TRABAJO SOLICITADO:
Continúe el texto sobre el pensamiento político de centro y los principios a partir de su última oración.

TEXTO PROPORCIONADO:

# # # # # # #

La cuestión, sin embargo, ni está en el encallamiento del centro, sino, más bien, en la pérdida de los principios y valores sobre los que descansa la civilización humanista y solidaria que fecundó admirablemente una civilización que por largo tiempo estuvo a la vanguardia y a la cabeza de la protección, defensa y promoción de los derechos fundamentales y de la dignidad del ser humano. Ahí es a donde debemos, con las actualizaciones que sean del caso, volver, a los principios.
 
Hoy, sin embargo, existe una campaña de desprestigio contra los principios porque, desde un interesado punto de vista, se afirma que principios y actuación, reflexión y acción, son incompatibles.  Pues bien, tal afirmación: menos principios y más compromiso con la realidad cotidiana, tiene el peligro de plantear la acción política renunciando a los principios atendiendo sólo y únicamente a la realidad de cada situación. Tal problema, sin embargo, se desvanece cuando el político asume bajar a la realidad y remangarse para comprobar “in situ” las situaciones que ha de intentar resolver. En tales circunstancias, la realidad suele revelar los principios y, en la realidad, además, está tantas veces la receta a aplicar. El no pequeño problema estriba en que todavía hoy algunos políticos esperan a que la realidad vaya a su encuentro en lugar de ir al encuentro de la realidad.
 
Desde este punto de vista, el espacio de centro, cada vez más importante en este tiempo de crisis, se nos presenta como un espacio en el que los principios y los criterios generales han de aplicarse permanentemente sobre la realidad. Principios y realidad no son dos parámetros opuestos; más bien son conceptos complementarios. Las teorizaciones de orden intervencionista o liberalizador expresadas como políticas generales y abstractas a aplicar, sin modulación alguna, por izquierda y derecha respectivamente, constituyen un buen ejemplo del ocaso en que hoy están sumidas las llamadas ideologías cerradas.
 
El pensamiento centrista es necesariamente un pensamiento más complejo, más profundo, más rico en análisis, matizaciones, supuestos, aproximaciones a lo real. Por eso mismo el desarrollo de este discurso lleva a un enriquecimiento del discurso democrático. La apertura del pensamiento político a la realidad reclama un notorio esfuerzo de transmisión, de clarificación, de matización, de información, un esfuerzo que puede calificarse de auténtico ejercicio de pedagogía política  que, por cuanto abre campos al pensamiento, los abre así mismo a la libertad. El reto no es pequeño cuando el contexto cultural en el que esa acción se enmarca es el de una sociedad de comunicación masiva.

# # # # # # #

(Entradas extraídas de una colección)
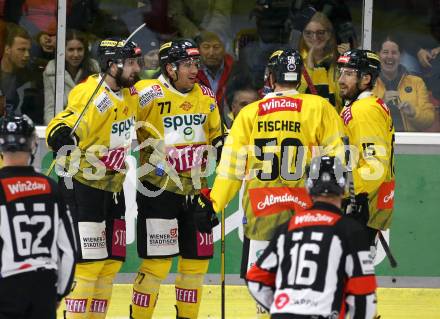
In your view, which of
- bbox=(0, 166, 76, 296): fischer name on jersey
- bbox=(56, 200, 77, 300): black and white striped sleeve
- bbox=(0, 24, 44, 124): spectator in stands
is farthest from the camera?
bbox=(0, 24, 44, 124): spectator in stands

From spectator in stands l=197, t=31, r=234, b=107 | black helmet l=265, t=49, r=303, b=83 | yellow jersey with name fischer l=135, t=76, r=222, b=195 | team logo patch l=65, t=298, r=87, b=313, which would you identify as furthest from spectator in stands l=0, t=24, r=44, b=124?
black helmet l=265, t=49, r=303, b=83

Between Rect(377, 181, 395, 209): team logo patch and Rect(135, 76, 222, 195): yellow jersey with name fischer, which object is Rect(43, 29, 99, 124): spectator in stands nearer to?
Rect(135, 76, 222, 195): yellow jersey with name fischer

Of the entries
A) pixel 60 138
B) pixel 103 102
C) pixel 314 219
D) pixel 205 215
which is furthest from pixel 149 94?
pixel 314 219

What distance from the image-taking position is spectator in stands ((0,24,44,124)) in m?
9.55

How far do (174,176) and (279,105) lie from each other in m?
1.33

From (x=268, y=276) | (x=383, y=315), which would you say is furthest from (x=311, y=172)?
(x=383, y=315)

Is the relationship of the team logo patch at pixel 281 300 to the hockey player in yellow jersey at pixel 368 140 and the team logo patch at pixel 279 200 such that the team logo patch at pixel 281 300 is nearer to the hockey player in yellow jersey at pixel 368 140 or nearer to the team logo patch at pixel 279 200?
the team logo patch at pixel 279 200

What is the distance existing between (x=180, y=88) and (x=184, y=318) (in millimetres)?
1477

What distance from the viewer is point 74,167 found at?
26.1 feet

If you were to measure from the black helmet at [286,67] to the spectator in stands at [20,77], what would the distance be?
2769 mm

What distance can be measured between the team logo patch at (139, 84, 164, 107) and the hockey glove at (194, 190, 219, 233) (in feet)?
2.54

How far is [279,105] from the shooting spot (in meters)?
7.16

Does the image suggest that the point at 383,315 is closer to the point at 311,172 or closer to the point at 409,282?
the point at 409,282

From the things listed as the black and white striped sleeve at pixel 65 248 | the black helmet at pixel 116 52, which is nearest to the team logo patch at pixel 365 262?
the black and white striped sleeve at pixel 65 248
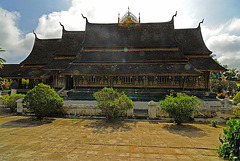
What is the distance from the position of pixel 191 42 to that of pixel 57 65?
842 inches

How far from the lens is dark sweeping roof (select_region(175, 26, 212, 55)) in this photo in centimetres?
1923

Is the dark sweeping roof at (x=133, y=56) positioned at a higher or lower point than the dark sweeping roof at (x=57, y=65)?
higher

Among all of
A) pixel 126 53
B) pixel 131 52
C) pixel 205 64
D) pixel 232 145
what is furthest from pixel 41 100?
pixel 205 64

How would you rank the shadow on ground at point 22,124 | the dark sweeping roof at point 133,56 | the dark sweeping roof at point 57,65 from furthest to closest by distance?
the dark sweeping roof at point 57,65 < the dark sweeping roof at point 133,56 < the shadow on ground at point 22,124

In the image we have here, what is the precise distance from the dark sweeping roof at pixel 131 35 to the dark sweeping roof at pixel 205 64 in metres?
4.01

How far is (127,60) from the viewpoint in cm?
1800

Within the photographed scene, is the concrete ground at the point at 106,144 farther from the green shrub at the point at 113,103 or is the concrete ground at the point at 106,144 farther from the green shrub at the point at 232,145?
the green shrub at the point at 113,103

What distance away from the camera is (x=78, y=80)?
17.7 m

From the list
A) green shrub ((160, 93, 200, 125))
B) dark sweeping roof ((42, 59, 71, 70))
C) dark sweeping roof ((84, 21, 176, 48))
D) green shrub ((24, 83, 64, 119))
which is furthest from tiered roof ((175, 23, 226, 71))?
dark sweeping roof ((42, 59, 71, 70))

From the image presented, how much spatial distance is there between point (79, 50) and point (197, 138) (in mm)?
19630

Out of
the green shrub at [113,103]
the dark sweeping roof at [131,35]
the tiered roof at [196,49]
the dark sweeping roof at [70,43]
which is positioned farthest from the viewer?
the dark sweeping roof at [70,43]

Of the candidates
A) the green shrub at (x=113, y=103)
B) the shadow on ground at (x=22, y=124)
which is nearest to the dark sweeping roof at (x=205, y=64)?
the green shrub at (x=113, y=103)

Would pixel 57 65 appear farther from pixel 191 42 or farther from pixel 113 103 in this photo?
pixel 191 42

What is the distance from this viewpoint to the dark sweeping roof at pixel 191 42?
63.1ft
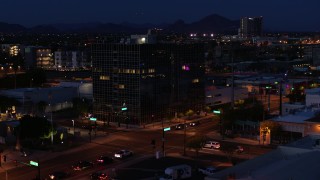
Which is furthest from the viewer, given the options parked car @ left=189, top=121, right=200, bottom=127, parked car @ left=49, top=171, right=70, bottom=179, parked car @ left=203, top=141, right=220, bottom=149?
parked car @ left=189, top=121, right=200, bottom=127

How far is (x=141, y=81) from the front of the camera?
44.5 m

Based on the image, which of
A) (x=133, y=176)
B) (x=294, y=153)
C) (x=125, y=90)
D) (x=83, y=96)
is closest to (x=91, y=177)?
(x=133, y=176)

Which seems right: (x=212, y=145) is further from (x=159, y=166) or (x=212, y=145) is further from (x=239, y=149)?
(x=159, y=166)

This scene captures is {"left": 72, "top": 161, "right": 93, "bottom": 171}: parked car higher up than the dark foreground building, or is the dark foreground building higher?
the dark foreground building

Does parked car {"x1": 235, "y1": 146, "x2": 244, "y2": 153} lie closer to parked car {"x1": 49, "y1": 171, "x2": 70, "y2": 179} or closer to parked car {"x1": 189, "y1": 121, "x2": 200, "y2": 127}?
parked car {"x1": 189, "y1": 121, "x2": 200, "y2": 127}

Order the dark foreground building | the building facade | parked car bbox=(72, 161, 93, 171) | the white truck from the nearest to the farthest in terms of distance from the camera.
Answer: the white truck
parked car bbox=(72, 161, 93, 171)
the dark foreground building
the building facade

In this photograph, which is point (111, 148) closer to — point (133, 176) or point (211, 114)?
point (133, 176)

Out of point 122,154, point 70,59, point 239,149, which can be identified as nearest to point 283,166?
point 239,149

# # # # # # #

RESULTADO:
 
Pero ¿todas estas consideraciones suponen acaso la concreción de un proyecto político?, objetarán algunos. Esta cuestión no puede abordarse sin tener clara la distinción entre principios y acciones. El discurso intelectual ha de ponerse en el terreno de los principios. Cuanto más generales y globales sean estos, más rotundo podrá ser aquel en sus propuestas y afirmaciones. Sólo minorías asociales podrían negar hoy la validez de principios universales referentes a los derechos humanos, a la justicia social o a la democracia, en cuanto exigencia de participación política. Pero si para los principios más elevados puede solicitarse el consenso universal, impuesto por la misma realidad de las cosas, la concreción o aplicación de los principios a las situaciones concretas queda sujeta a márgenes de variación notables.
 
Por eso, es hora de retomar la lección del maestro Aristóteles cuando afirmaba que de la conducta humana es difícil hablar con precisión. Más que reglas fijas, el que actúa debe considerar lo que es oportuno en cada caso, como ocurre también con el piloto de un barco. La verdad no necesita cambiar, pero la prudencia cambia constantemente, pues se refiere a lo conveniente en cada caso y para cada uno. Prudente es el que delibera bien y busca el mayor bien práctico. No delibera sólo sobre lo que es general, sino también sobre lo particular, porque la acción es siempre particular.
 
Si bien los principios son las bases de la conducta, las circunstancias, cuándo se estudian y se trabaja sobre ellas, suelen aconsejar, en el marco de los principios, diferentes posibilidades que la prudencia será capaz de priorizar de acuerdo, en este caso, con la centralidad de la dignidad humana, o lo que es lo mismos, desde el compromiso con la mejora de las condiciones integrales de vida de los ciudadanos.